Excerpt to read.
Latest WP "hack" via botnets was because of weak logins and passwords which
are set by the users. Can you blame WP devs for that?

Speaking about upgrading; making updates easier it`s also one of the goals of
the project. Also it isn`t that hard when you develop WP sites using
information from WordPress Codex docs.

I hope it will get better with time, and as i wrote people are working to get
things better. Sorry to hear that you are not going to recommend WordPress any
longer.

------
jiggy2011
I think it's partly because of blurry line between software products and
programming services.

Many of the software products, proprietary or open source offer massive
functionality for very low cost but this is of course because the development
costs have been aggregated across many customers.

For example , I was asked to build an online customer management system for
someone on a budget. So I googled around for open source solutions to the
problem , found a few that fitted their requirements and showed them to the
client.

Once they found one they liked, I FTPd the PHP upto their server, setup mysql
and did the basic configuration for them. I then pointed them to the URL for
the system, gave them some basic instruction and charged them $25 for the
hour.

They were over the moon with that, since it was so quick and cheap.

(Dataset entries)
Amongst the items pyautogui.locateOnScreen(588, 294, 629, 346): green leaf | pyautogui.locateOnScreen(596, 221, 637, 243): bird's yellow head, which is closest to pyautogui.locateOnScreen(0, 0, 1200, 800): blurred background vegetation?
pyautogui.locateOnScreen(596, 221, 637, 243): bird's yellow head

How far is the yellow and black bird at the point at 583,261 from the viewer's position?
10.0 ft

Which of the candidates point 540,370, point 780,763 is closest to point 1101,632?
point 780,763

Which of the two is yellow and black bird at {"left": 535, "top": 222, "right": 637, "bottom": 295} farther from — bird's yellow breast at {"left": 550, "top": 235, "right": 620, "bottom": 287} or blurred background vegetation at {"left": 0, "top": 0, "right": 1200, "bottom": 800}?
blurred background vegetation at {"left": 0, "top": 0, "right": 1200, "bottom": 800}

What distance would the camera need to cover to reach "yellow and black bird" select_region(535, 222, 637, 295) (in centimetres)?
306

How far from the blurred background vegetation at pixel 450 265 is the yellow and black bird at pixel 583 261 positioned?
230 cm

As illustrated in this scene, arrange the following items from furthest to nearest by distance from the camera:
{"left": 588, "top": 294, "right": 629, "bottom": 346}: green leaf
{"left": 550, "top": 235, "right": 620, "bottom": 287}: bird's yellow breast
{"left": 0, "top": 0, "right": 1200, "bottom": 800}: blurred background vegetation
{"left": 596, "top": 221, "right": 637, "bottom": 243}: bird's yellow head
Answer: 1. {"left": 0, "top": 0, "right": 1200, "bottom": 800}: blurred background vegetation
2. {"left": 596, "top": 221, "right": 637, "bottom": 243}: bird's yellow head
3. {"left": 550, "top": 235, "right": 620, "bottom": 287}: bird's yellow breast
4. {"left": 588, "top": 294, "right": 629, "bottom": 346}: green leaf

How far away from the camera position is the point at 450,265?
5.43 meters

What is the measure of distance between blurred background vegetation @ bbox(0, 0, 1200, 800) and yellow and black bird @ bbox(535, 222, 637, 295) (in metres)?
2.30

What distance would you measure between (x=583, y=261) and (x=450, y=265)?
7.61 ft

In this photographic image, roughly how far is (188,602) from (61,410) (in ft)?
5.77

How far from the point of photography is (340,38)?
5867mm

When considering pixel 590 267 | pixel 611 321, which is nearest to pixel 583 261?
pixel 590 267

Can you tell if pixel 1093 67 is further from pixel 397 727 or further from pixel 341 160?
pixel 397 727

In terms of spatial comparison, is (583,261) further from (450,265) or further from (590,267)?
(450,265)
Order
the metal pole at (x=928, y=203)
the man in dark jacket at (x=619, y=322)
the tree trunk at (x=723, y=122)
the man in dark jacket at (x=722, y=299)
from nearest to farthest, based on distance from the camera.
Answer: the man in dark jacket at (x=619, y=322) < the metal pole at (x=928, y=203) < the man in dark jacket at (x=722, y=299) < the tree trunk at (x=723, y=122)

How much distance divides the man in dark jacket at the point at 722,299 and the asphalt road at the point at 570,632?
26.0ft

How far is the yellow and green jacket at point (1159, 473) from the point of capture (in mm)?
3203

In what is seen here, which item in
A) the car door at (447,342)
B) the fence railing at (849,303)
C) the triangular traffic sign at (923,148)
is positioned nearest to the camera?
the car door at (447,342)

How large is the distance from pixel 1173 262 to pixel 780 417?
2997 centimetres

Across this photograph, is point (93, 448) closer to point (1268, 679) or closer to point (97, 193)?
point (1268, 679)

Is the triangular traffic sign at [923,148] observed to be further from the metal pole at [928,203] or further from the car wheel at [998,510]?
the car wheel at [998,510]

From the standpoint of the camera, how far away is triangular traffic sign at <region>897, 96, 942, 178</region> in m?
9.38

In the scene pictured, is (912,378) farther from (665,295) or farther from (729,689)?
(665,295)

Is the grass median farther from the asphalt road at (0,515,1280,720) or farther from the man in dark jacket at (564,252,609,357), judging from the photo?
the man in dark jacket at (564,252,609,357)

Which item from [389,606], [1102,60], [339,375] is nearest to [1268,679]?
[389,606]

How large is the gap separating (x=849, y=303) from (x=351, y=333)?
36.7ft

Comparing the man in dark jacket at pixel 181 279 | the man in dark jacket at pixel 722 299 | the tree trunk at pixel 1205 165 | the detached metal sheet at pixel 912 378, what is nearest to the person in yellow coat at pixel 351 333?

Instruction A. Condense the paragraph of the forum excerpt that begins "Once they found one they liked" into a short bulleted list that keeps its main facts.
Instruction B. Write a continuation of the forum excerpt, picking up after its final sentence.

Exercise answer A.
- Uploaded the chosen system's PHP files to the client's server by FTP
- Set up MySQL and did the basic configuration
- Pointed the client to the system's URL and gave some basic instruction
- Charged $25 for the hour

Exercise answer B.
Of course later they come back and say "hmm, this system is good but I wish
there was an extra field here that did this and this part should work slightly
differently".

So I said "hmm, ok. This is probably 5 hours work so except to pay around
$125". At which point they said "What?! This is just a few small changes, how
come the price is so much higher?! The system is open source, so you can just
make these changes easily". This then puts you on the defensive as you have to
justify that in fact to do these changes will involve reading a ton of someone
elses code , finding the correct places to change things and testing that
everything won't break.

Now , if they had paid $1000 for the original system (probably a fair price
for the amount of actual functionality it enabled for them) then the $125
would look more reasonable.

The amount of value that they gained for the $25 was so high that you have
their expectations have been set unreasonably high.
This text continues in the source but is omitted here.